Available records:
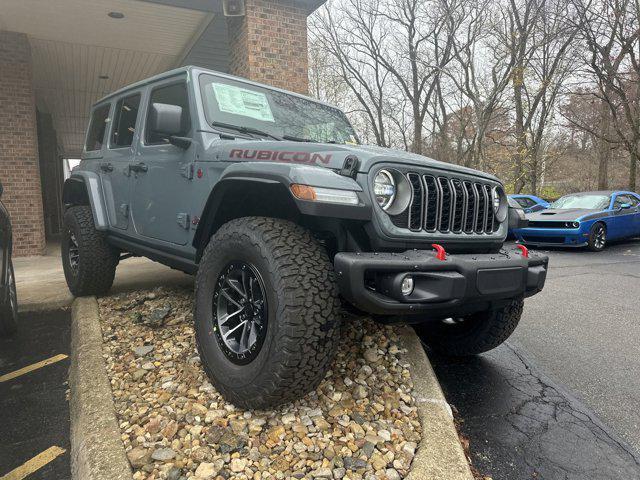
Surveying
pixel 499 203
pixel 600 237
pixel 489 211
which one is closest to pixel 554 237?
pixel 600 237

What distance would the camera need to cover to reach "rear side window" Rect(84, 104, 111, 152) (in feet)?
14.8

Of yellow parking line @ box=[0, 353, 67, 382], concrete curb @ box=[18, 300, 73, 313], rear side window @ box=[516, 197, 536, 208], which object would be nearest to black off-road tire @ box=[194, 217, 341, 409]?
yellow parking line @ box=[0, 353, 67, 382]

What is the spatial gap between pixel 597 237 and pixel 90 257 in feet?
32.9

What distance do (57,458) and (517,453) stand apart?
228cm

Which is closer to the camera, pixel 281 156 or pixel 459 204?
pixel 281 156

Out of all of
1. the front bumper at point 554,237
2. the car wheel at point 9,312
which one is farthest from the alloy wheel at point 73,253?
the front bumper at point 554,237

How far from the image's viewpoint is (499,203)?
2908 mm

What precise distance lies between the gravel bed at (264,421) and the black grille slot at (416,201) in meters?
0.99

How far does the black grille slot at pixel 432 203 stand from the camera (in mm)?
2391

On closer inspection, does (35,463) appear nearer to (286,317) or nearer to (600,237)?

Problem to solve: Transcribe all of the material above verbatim, line for line, and omit the picture from your transcription.

Problem solution:
Surveying
pixel 499 203
pixel 600 237
pixel 489 211
which one is closest to pixel 554 237?
pixel 600 237

What distance would the camera need to cover to reach "rear side window" Rect(84, 104, 111, 152) (in feet)?
14.8

Of yellow parking line @ box=[0, 353, 67, 382], concrete curb @ box=[18, 300, 73, 313], rear side window @ box=[516, 197, 536, 208], which object would be nearest to black off-road tire @ box=[194, 217, 341, 409]?
yellow parking line @ box=[0, 353, 67, 382]

What is the spatial gap between pixel 597 237 and pixel 90 257 in feet?
32.9

What distance do (57,458) and (517,453) stand apart?
228cm

Which is closer to the camera, pixel 281 156 or pixel 459 204?
pixel 281 156

Out of all of
1. the front bumper at point 554,237
2. the car wheel at point 9,312
which one is farthest from the alloy wheel at point 73,253?
the front bumper at point 554,237

How far from the image's viewpoint is (499,203)?
2908 mm

What precise distance lies between the gravel bed at (264,421) and the black grille slot at (416,201) in meters?
0.99

How far does the black grille slot at pixel 432 203 stand from the camera (in mm)?
2391

On closer inspection, does (35,463) appear nearer to (286,317) or nearer to (600,237)?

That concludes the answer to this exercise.